The bladder is an expandable sac, like a balloon, that lies toward the back of the abdomen and is part of the system that removes waste from the body. Urine flows from the kidneys through the tube-shaped ureters and into the bladder, where it is stored before being eliminated from the body through a tube called the urethra.
Urine in the bladder is normally sterile unless microbes (usually bacteria) travel up the urethra and proliferate, causing an infection. These bacteria may come from the nearby rectal area or from the genital tract. Conditions such as diabetes can increase the risk of developing bladder infections, as can medications that depress the immune system, including high-dose or long-term corticosteroids.
In long-standing infections, the bladder tissue can thicken and scar, creating more places for bacteria to grow. Long-term infection also increases the chances that infection will spread upstream to the kidneys or cause bladder stones to form.
What Are the Signs of a Bladder Infection?
Urinary infections irritate the walls of the bladder, so pets with bladder infections have the urge to go even when there is little urine present. They frequently pass small amounts of urine that are often tinged with blood. Constant squatting and straining without passing much urine and having urinary accidents in the house are typical signs of potential bladder infection. Bladder infections are more common in females than in males; however, any dog can have a bladder infection.
Bladder infections change the chemical makeup of the urine, which makes it easier for minerals in the urine to crystallize and form stones. Bladder stones add to the irritation and create places for bacteria to hide from bodily defenses and antibiotics.
On some occasions, bladder stones can block the outflow of urine, which is a serious emergency situation. Pets with urinary obstruction can have a swollen, painful abdomen and strain repeatedly without passing urine. This is a medical emergency!
How Is a Bladder Infection Diagnosed?
Your veterinarian can usually diagnose an uncomplicated bladder infection based on your pet’s history and a urinalysis. In some cases, a urine sample might be sent to a laboratory to determine the specific bacteria involved (through a culture and sensitivity test) as well as an effective antibiotic for treatment. Abdominal radiography (x-rays) or ultrasound imaging is sometimes needed to look for stones, tumors, or other abnormalities involving the bladder.
How Are Bladder Infections Treated?
Treatment for a simple bladder infection usually consists of 1 or 2 weeks of antibiotics. Chronic or severe infections may require longer treatment. Infections that clear up and then come back may suggest an underlying problem requiring additional diagnostic testing and treatment.
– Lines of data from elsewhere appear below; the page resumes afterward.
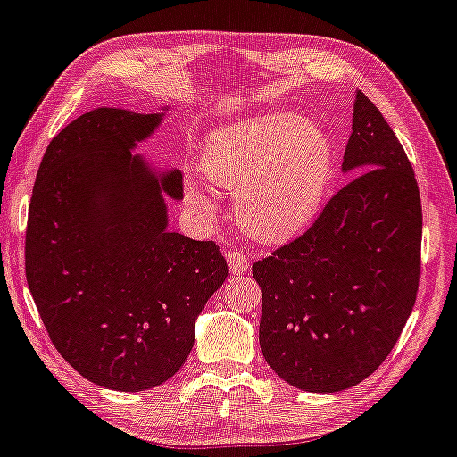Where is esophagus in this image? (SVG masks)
I'll use <instances>...</instances> for the list:
<instances>
[{
  "mask_svg": "<svg viewBox=\"0 0 457 457\" xmlns=\"http://www.w3.org/2000/svg\"><path fill=\"white\" fill-rule=\"evenodd\" d=\"M228 263H229V270H232V274H240V271H245L248 268V257L245 251H236V248H232V251L228 253Z\"/></svg>",
  "mask_w": 457,
  "mask_h": 457,
  "instance_id": "34e87169",
  "label": "esophagus"
}]
</instances>
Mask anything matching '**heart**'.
<instances>
[{"mask_svg": "<svg viewBox=\"0 0 457 457\" xmlns=\"http://www.w3.org/2000/svg\"><path fill=\"white\" fill-rule=\"evenodd\" d=\"M200 169L234 194L240 228L253 238L282 242L319 217L335 177V149L319 124L268 113L212 132Z\"/></svg>", "mask_w": 457, "mask_h": 457, "instance_id": "heart-1", "label": "heart"}]
</instances>
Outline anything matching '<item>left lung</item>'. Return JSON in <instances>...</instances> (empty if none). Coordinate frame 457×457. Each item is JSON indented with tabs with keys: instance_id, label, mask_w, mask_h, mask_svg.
<instances>
[{
	"instance_id": "obj_1",
	"label": "left lung",
	"mask_w": 457,
	"mask_h": 457,
	"mask_svg": "<svg viewBox=\"0 0 457 457\" xmlns=\"http://www.w3.org/2000/svg\"><path fill=\"white\" fill-rule=\"evenodd\" d=\"M344 170L358 172L308 232L253 263L259 345L305 392L361 384L395 348L421 271V200L411 162L382 112L356 92Z\"/></svg>"
}]
</instances>
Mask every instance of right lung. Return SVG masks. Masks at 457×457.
Wrapping results in <instances>:
<instances>
[{
    "mask_svg": "<svg viewBox=\"0 0 457 457\" xmlns=\"http://www.w3.org/2000/svg\"><path fill=\"white\" fill-rule=\"evenodd\" d=\"M162 113L101 107L50 141L29 204L25 271L59 354L88 382L138 392L170 379L194 325L225 282L212 240L169 232L183 175H158L130 149Z\"/></svg>",
    "mask_w": 457,
    "mask_h": 457,
    "instance_id": "1",
    "label": "right lung"
}]
</instances>
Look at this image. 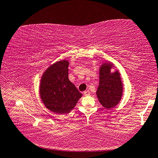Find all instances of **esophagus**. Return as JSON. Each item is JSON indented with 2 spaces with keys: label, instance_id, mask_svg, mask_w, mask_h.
I'll list each match as a JSON object with an SVG mask.
<instances>
[{
  "label": "esophagus",
  "instance_id": "obj_1",
  "mask_svg": "<svg viewBox=\"0 0 158 158\" xmlns=\"http://www.w3.org/2000/svg\"><path fill=\"white\" fill-rule=\"evenodd\" d=\"M84 95H85V96L90 95V92L89 91V90H85V91H84Z\"/></svg>",
  "mask_w": 158,
  "mask_h": 158
}]
</instances>
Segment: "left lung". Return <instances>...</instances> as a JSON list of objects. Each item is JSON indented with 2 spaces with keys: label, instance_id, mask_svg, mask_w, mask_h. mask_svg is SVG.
<instances>
[{
  "label": "left lung",
  "instance_id": "left-lung-1",
  "mask_svg": "<svg viewBox=\"0 0 158 158\" xmlns=\"http://www.w3.org/2000/svg\"><path fill=\"white\" fill-rule=\"evenodd\" d=\"M111 64L105 63L99 69V84L97 96L106 108H112L118 104L122 96L123 85L118 71L110 73Z\"/></svg>",
  "mask_w": 158,
  "mask_h": 158
}]
</instances>
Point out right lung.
Instances as JSON below:
<instances>
[{
    "mask_svg": "<svg viewBox=\"0 0 158 158\" xmlns=\"http://www.w3.org/2000/svg\"><path fill=\"white\" fill-rule=\"evenodd\" d=\"M67 60L57 61L45 70L40 84V95L45 107L58 114L68 113L82 94L68 79Z\"/></svg>",
    "mask_w": 158,
    "mask_h": 158,
    "instance_id": "1",
    "label": "right lung"
}]
</instances>
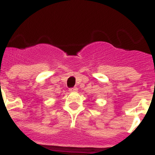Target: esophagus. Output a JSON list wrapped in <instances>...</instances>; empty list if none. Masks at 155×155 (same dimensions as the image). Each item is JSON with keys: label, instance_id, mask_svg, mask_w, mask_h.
Masks as SVG:
<instances>
[{"label": "esophagus", "instance_id": "34e87169", "mask_svg": "<svg viewBox=\"0 0 155 155\" xmlns=\"http://www.w3.org/2000/svg\"><path fill=\"white\" fill-rule=\"evenodd\" d=\"M78 88L76 87H71V88H69V91L71 92H77Z\"/></svg>", "mask_w": 155, "mask_h": 155}]
</instances>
If bladder stones are present, there are several options for eliminating them:
- A veterinarian can perform surgery to open the bladder and remove the stones.
- A veterinarian can use a sterile probe inserted through the urethra to crush the stones using sound waves and flush out the resulting stone fragments. This is a specialized procedure that may require referral to a specialty practice.
- Your veterinarian may recommend a specialized, prescription diet that changes the chemical makeup of the urine and causes the stones to dissolve. This is the least invasive technique, but it takes more time and commitment and is not effective for all bladder stones. Specialized, prescription diets are also used to help prevent bladder stone recurrence in pets.